In organizing faith-based communities, Faith in Action taps into networks that are more diverse and representative than most organized civic groups, which are disproportionately white, college-educated and professional. When mobilized, these networks have successfully engendered responsive policy. Since each chapter’s local issues are distinct, the organizing tactics vary across geography. An Indianapolis-based chapter successfully campaigned for a ballot measure to expand bus service so that three times as many people had access to a low-cost commute. A Massachusetts chapter organized a legal challenge that prevented 2,000 Hurricane Maria evacuees from being evicted from their temporary housing.

Its Florida chapter, Faith in Florida, organized support for a referendum restoring voting rights to returning citizens with felony convictions in the state. In partnership with 800 congregations throughout the state, Faith in Florida coordinated a “Souls to the Polls” campaign that brought 200,000 voters in 30 cities to vote on the Sunday before election day. Thanks in part to these efforts, the referendum passed in November 2018. Faith in Florida is continuing its work to protect newly restored voting rights from attempts to restrict them through ongoing advocacy efforts.

How You Can Help

Faith in Action’s model allows for funder support at both the national and local levels.

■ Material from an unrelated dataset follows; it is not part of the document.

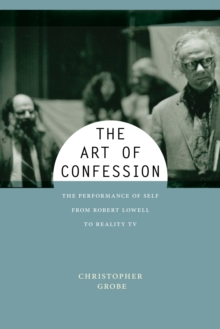 The Art of Confession : The Performance of Self from Robert Lowell to Reality TV, Hardback Book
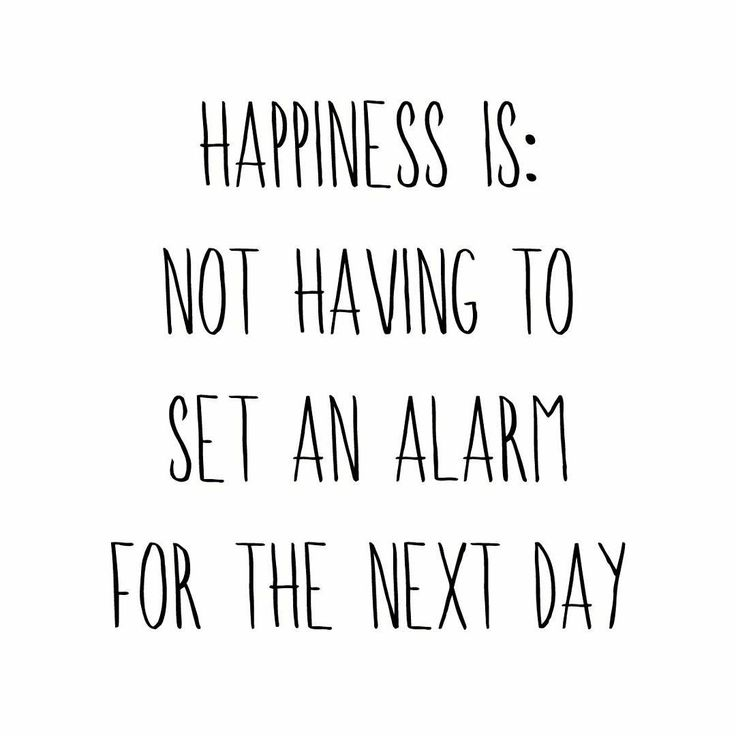 Yes! Happiness is: not having to set an alarm for the next day! I love those days when I have an opportunity to sleep in a little and just let the day unfold.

Its chapters, called federations, rely exclusively on philanthropic revenues, volunteers, and in-kind contributions, while the national organization collects dues from individual federations. There are currently 45 active chapters in 20 U.S. states, with three new federations being developed in Georgia, Illinois, and Wisconsin. Giving to the national affiliate of Faith in Action supports the development of new federations, training programs, and federal advocacy work on issues such as disaster relief, immigration reform, and criminal justice reform. Donations for federations supports local advocacy, organizing, and training efforts. Faith in Florida estimates the cost of training a congregation’s leadership on integrated voter engagement at between $150 to $300. “Anchor congregations” take on greater responsibilities, organizing other congregations and hosting phone banks. Faith in Florida estimates the staff time and equipment for an anchor congregation’s three-month campaign cost $25,000 to reach 4,000 voters face-to-face or over-the-phone.